Contributing to ds-agent-rules¶
Thank you for helping make AI agent rules better for the entire DS/ML community!
Quick Start¶
git clone https://github.com/Edwarddev0723/ds-agent-rules
cd ds-agent-rules
make lint # requires shellcheck
make test # requires bats-core
How to Contribute¶
1. Improve an existing snippet¶
Edit a file in snippets/, then run:
2. Add a new snippet¶
Create snippets/your-domain.md following the Snippet Format Spec below. Then:
- Add it to at least one preset in
presets/(or create a new preset) - Run
make lint && make test - Open a PR
3. Add a new base overlay¶
Create base/your-type.md and a corresponding templates/your-type.txt scaffold.
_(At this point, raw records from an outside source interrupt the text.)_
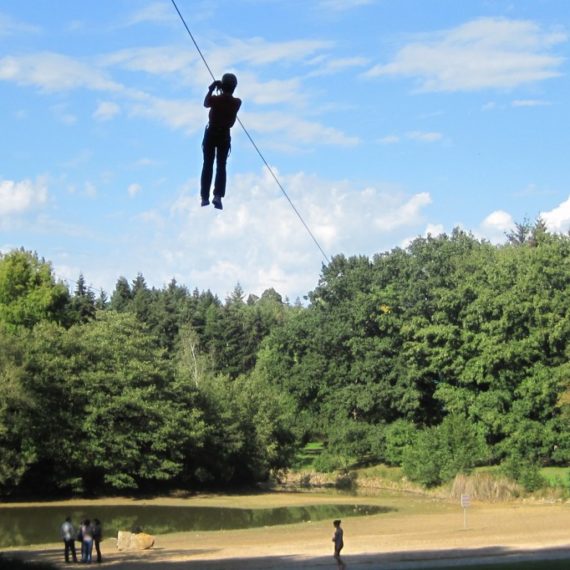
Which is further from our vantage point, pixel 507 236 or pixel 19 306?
pixel 507 236

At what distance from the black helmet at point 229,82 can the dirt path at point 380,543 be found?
810 inches

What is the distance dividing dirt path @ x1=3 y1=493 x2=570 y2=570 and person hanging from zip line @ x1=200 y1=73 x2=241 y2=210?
64.2ft

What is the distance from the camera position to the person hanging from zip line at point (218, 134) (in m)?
10.3

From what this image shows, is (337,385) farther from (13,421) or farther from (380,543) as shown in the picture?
(380,543)

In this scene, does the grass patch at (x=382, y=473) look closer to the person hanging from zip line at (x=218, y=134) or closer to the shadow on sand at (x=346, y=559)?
the shadow on sand at (x=346, y=559)

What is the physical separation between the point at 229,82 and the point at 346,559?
75.2 ft

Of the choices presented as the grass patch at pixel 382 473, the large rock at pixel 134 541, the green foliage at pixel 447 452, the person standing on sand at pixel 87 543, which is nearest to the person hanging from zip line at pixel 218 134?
the person standing on sand at pixel 87 543

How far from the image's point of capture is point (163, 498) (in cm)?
5641

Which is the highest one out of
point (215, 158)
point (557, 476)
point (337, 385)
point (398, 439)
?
point (215, 158)

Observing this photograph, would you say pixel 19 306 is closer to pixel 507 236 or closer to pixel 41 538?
pixel 41 538

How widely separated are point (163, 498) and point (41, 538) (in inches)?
725

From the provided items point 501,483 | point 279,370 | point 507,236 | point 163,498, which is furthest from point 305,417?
point 507,236

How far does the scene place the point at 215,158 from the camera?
10.9m

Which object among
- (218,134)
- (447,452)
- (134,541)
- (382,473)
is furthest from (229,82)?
(382,473)
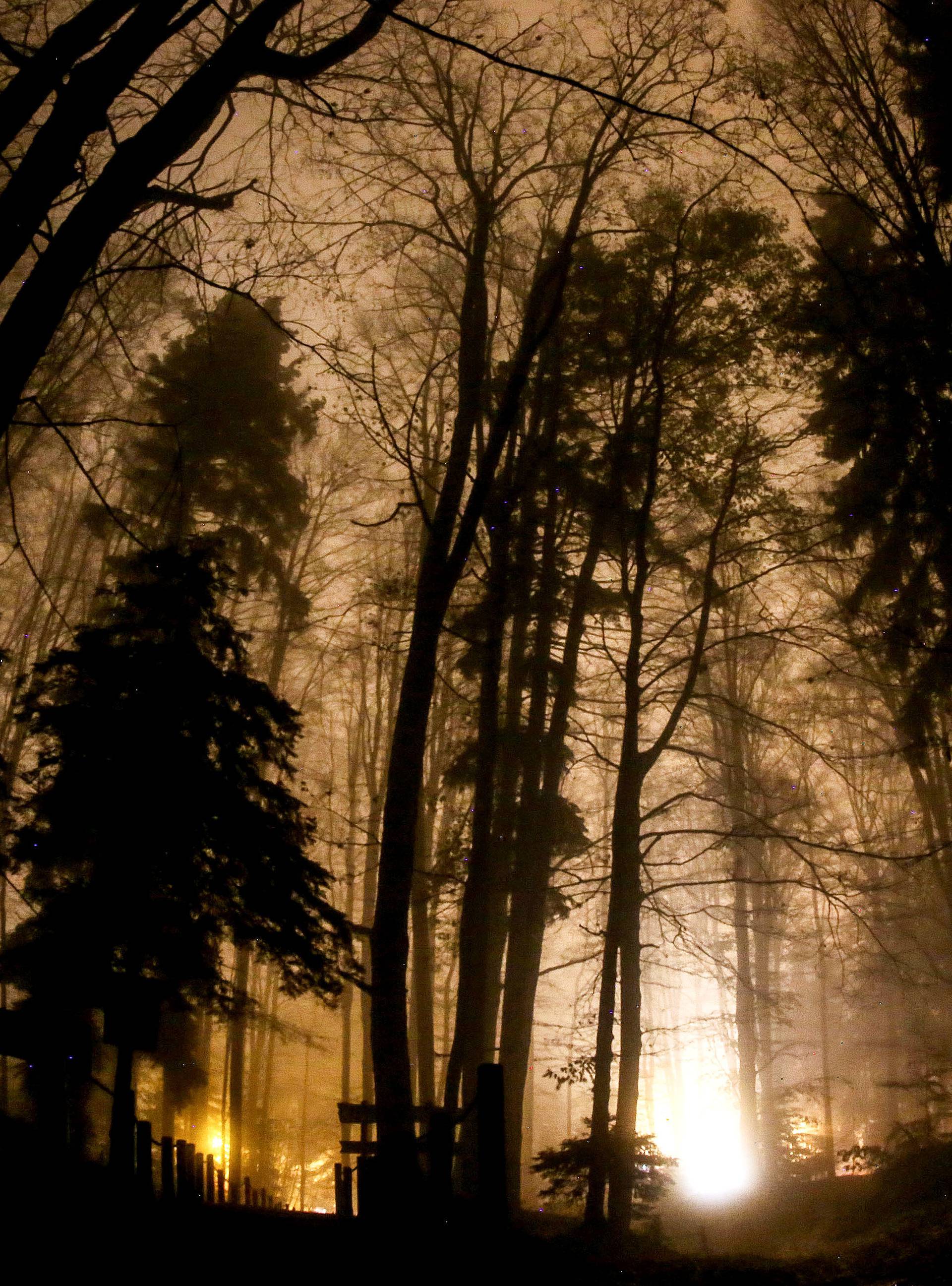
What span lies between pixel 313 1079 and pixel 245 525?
88.9 ft

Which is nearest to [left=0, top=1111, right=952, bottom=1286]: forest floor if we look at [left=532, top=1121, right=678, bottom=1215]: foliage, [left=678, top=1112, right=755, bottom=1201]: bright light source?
[left=532, top=1121, right=678, bottom=1215]: foliage

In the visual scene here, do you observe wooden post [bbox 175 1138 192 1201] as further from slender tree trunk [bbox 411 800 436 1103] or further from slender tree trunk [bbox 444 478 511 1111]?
slender tree trunk [bbox 411 800 436 1103]

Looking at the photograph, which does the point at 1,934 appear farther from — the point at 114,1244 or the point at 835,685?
the point at 835,685

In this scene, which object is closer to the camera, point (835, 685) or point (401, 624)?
point (401, 624)

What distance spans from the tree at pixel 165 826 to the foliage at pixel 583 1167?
138 inches

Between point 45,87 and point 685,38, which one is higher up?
point 685,38

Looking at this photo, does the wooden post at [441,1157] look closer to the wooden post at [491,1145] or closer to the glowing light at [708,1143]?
the wooden post at [491,1145]

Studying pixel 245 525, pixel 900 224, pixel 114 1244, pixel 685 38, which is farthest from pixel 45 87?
pixel 245 525

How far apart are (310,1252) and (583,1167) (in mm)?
5597

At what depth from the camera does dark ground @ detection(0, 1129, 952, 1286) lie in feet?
17.3

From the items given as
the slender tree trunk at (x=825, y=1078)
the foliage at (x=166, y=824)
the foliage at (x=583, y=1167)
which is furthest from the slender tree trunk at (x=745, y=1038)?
the foliage at (x=166, y=824)

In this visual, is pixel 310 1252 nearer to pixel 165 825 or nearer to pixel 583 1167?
pixel 165 825

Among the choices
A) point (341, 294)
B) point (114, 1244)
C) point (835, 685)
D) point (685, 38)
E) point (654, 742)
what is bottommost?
point (114, 1244)

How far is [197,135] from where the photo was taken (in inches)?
215
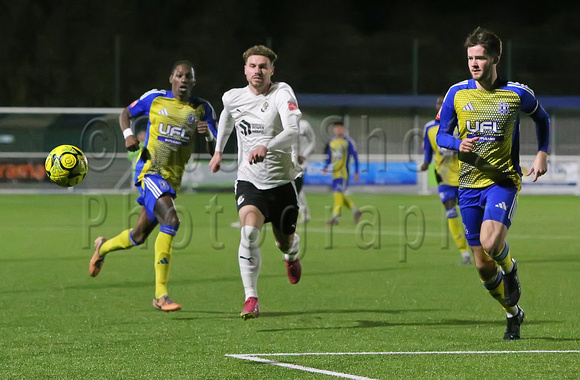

Update new-project.sh to include it in the selection menu.
4. Fix a bug or improve tooling¶
All changes to sync.sh and new-project.sh must pass ShellCheck and the bats test suite.
Snippet Format Spec¶
Every snippet must follow this structure:
# Snippet: <Display Name>
## Domain Context
<1-3 sentences explaining when this snippet applies>
## <Section 1>
- <Actionable rule>
- <Actionable rule>
## <Section 2>
- ...
## Common Pitfalls
- <Specific, experience-based mistake to avoid>
- <Another pitfall>
Quality Criteria¶
| Criterion | Required | Example |
|---|---|---|
| Actionable | ✅ | "Use LoRA r=16, alpha=32 as defaults" not "Consider using parameter-efficient methods" |
| Specific | ✅ | "Report R@1, R@5, R@10" not "Use appropriate metrics" |
| Domain Context | ✅ | First section explains when the snippet applies |
| Common Pitfalls | ✅ | Last section with experience-based warnings |
| Minimum 30 lines | ✅ | Thin snippets don't provide enough value |
| Maximum 80 lines | Recommended | Keep focused; split large topics into multiple snippets |
| Tool/library names | Recommended | Mention specific tools: "prefer Optuna over GridSearch" |
| Numeric thresholds | Recommended | "Cohen's Kappa ≥ 0.7", "bootstrap with ≥1000 resamples" |
What Makes a Good Rule¶
Good (specific, actionable, prevents real mistakes):
- Temporal split only — never random split for time-series data
- Always report mean ± std across ≥3 seeds
- Use `torch.compile()` for PyTorch ≥2.0 before manual optimization
Bad (vague, generic, obvious):
- Use appropriate evaluation metrics
- Follow best practices for data preprocessing
- Consider model performance carefully
Preset Format¶
Preset files live in presets/ as .txt files:
- First non-comment, non-empty line = arguments passed to
sync.sh - First word = base overlay name
- Remaining words = snippet names
Commit Convention¶
<type>: <short description>
Types:
rule: New or updated rule content (snippets, overlays)
feat: New feature in sync.sh or new-project.sh
fix: Bug fix
docs: Documentation only
test: Adding or updating tests
chore: Maintenance (CI, deps, etc.)
Examples:
rule: add distributed training snippet
feat: add --diff flag to sync.sh
fix: YAML parser handles inline comments
test: add bats tests for --validate flag
docs: update README preset table
Pull Request Checklist¶
- [ ]
make lintpasses (ShellCheck) - [ ]
make testpasses (bats) - [ ] New snippets follow the Snippet Format Spec
- [ ] New presets reference only existing overlays and snippets
- [ ] README updated if adding new overlays/snippets/features
- [ ] README_zh-TW.md updated in parallel (or request help in PR)
Code of Conduct¶
Be kind. Be constructive. We're all here to build better AI agent guardrails.